Maggie Wong of Goodwin Procter LLP, our outside legal counsel, will serve as secretary pro tem to record the minutes for this meeting. Before proceeding to the formal business, I would like to recognize and thank our current directors and also the officers of Fate Therapeutics who are joining us today by telephone. We also have our independent auditors, Ernst and Young LLP, represented at this meeting by telephone. A copy of the rules of conduct for this meeting are available on the meeting website. All FAIT stockholders that are entitled to vote have the ability to do so online, during a meeting until I close the polls.

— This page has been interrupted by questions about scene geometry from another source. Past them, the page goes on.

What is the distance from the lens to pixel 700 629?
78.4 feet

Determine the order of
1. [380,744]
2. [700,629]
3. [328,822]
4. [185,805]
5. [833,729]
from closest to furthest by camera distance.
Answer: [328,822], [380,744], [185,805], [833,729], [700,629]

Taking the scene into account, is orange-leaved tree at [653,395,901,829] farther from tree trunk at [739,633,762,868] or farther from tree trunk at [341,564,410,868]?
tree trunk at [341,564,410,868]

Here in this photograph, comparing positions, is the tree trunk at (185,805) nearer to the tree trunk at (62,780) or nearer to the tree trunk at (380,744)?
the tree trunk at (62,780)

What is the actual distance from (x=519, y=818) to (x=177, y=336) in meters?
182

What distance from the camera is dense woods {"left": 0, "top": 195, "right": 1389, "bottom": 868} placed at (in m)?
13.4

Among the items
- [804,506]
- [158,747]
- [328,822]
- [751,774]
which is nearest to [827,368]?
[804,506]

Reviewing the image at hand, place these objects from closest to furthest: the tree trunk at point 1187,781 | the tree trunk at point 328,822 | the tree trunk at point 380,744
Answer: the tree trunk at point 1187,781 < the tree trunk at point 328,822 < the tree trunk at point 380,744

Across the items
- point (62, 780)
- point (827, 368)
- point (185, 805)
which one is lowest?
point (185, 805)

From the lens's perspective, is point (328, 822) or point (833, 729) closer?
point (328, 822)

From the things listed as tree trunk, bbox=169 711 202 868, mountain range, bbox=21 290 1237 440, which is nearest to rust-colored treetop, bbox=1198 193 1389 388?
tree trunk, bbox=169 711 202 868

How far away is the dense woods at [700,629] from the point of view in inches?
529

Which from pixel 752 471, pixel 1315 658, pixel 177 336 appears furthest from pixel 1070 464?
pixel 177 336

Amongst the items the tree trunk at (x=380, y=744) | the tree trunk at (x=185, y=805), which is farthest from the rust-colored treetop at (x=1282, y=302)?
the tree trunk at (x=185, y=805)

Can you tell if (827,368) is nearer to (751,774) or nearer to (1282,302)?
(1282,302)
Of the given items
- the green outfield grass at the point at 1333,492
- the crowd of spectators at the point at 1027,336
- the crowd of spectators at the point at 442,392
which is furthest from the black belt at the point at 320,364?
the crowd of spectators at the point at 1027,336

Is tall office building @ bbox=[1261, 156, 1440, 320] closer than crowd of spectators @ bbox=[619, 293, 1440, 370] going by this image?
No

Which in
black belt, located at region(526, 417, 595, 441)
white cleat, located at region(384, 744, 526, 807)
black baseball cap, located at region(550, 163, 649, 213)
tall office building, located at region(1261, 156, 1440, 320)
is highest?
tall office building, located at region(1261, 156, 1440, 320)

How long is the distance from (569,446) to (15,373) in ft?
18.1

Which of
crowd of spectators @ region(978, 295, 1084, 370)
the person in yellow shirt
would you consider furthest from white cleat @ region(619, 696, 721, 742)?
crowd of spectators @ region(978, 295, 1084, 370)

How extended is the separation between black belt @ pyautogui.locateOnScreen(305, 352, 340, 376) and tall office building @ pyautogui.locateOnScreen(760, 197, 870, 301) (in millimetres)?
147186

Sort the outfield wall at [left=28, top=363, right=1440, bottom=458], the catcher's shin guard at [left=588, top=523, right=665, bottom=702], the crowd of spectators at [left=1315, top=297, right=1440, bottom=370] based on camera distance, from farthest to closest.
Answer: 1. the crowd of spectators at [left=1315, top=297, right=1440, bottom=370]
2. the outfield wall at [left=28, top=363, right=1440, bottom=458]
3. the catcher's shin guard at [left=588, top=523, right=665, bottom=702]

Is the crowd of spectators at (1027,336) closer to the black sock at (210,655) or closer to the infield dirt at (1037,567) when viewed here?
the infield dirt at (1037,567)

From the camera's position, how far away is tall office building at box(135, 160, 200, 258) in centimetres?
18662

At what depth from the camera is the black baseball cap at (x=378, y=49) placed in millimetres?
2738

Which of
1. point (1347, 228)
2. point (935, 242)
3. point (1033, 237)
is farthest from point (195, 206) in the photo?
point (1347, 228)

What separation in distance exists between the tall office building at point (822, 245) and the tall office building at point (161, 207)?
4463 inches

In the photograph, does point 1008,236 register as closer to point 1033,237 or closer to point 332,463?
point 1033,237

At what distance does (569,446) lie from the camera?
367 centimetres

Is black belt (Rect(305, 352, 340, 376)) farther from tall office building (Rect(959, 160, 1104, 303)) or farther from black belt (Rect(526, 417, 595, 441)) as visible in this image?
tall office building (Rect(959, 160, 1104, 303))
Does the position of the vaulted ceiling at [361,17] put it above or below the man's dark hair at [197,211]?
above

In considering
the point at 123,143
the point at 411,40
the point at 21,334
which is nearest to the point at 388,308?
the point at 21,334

Fate's stockholders may also submit questions online in the designated fields of the web portals and out of consideration for others, please limit yourself to one question. We will address questions regarding matters being considered at this meeting. If there are matters of individual concern to a stockholder that are not of general concern to all stockholders or if your question is not addressed today, questions may be submitted to the company by contacting us by email at info faitetherapeutics.com. Now let's proceed to the formal business of the meeting as described in our notice and proxy statement. Stockholders of record as of the close of business on the record date of April 5, 2021 are entitled to vote at this meeting.
A record of stockholders as of that date is available at this meeting and has been available for inspection by any stockholder at our principal place of business in accordance with Delaware law. Before we address the proposals to be voted on today, we point out that most stockholders have already cast their votes by completing a proxy card or by voting over the Internet. These votes have already been tabulated by Broadridge Financial Solutions, a corporate financial solutions company that we have engaged to assist us in tabulation of the votes. If you are eligible to vote and have not submitted your proxy or if you wish to change your vote, you may do so during the course of this meeting by clicking on the voting button on the web portal and following the instructions provided. If you have already voted and do not wish to change your vote, no further action is needed.
The Board of Directors has appointed Cindy Tall to act as Inspector of Election to tabulate and certify the results of voting. The Inspector of Election has taken the oath of office, which will be filed with the minutes of this meeting. With the majority of stockholders having already voted by proxy, I ask that Cindy certify whether there is a quorum present for this meeting in person or by proxy.
Scott, as Inspector of Elections, I do certify that a quorum is present in person or by proxy.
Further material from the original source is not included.